### Work instructions
Copy out the data exactly as it appears, without a single image.

### Records for the task
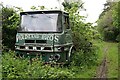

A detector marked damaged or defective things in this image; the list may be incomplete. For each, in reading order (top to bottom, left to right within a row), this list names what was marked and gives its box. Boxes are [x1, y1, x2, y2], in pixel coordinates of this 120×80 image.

abandoned lorry [15, 10, 74, 63]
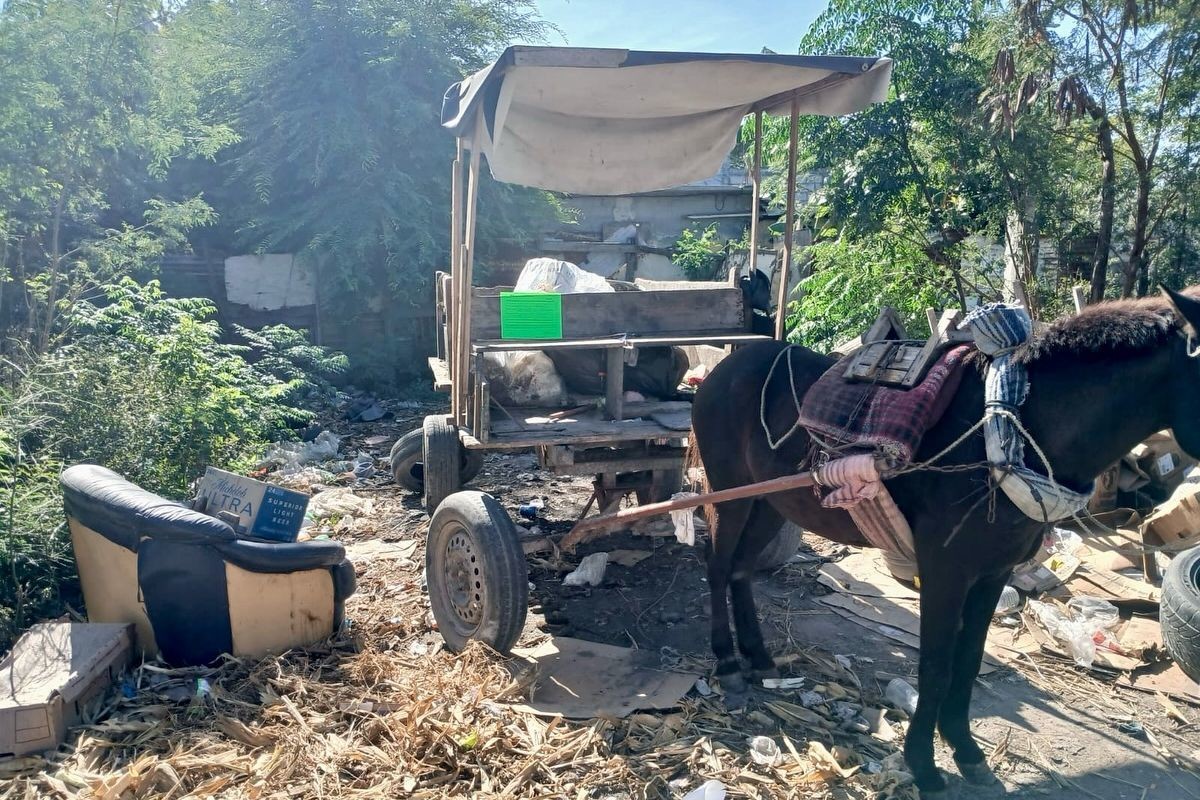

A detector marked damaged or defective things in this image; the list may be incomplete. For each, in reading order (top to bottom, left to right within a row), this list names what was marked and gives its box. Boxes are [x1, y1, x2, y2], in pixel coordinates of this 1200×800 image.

broken furniture [62, 466, 356, 664]
broken furniture [0, 620, 131, 760]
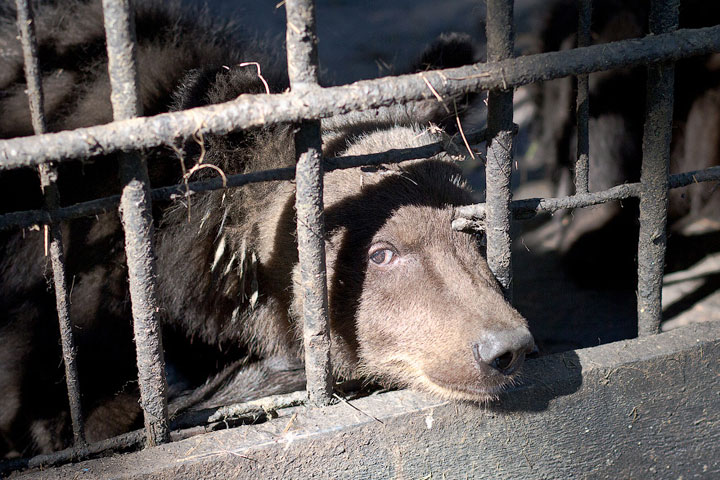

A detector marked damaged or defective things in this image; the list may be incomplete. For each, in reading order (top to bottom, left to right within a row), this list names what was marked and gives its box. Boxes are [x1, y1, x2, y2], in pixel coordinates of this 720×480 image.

peeling paint on bar [13, 0, 86, 446]
rusty vertical bar [14, 0, 86, 446]
rusty vertical bar [101, 0, 170, 444]
peeling paint on bar [101, 0, 170, 446]
rusty vertical bar [286, 0, 334, 404]
rusty horizontal bar [0, 24, 716, 171]
rusty vertical bar [484, 0, 516, 298]
rusty vertical bar [572, 0, 592, 195]
rusty vertical bar [640, 0, 676, 336]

### Exercise result
A detector marked damaged or defective things in this image; the list may be incomplete. For each, in reading order (top to bottom, left to right within a row), this list names what was marked and gives its box. Boxes are [x1, y1, x2, y2], in pixel coordinates of this 120×80 image.

abandoned lorry [15, 10, 74, 63]

A detector marked damaged or defective things in this image; the list may be incomplete. For each, in reading order (top to bottom, left to right within a row), this list names what was marked and gives its box. Boxes are [x1, y1, x2, y2], in pixel coordinates of this 1200×800 image.

broken furniture [62, 466, 356, 664]
broken furniture [0, 620, 131, 760]

A detector marked damaged or defective things in this image; the list may be incomplete. For each, in reading order (top to bottom, left to right within a row), this list names what was marked and gives its box. Boxes are [x1, y1, x2, y2], in pixel coordinates of this 720×480 image.

peeling paint on bar [13, 0, 86, 446]
rusty vertical bar [14, 0, 86, 446]
rusty vertical bar [101, 0, 170, 444]
peeling paint on bar [101, 0, 170, 446]
rusty vertical bar [286, 0, 334, 404]
rusty horizontal bar [0, 24, 716, 171]
rusty vertical bar [484, 0, 516, 298]
rusty vertical bar [572, 0, 592, 195]
rusty vertical bar [640, 0, 676, 336]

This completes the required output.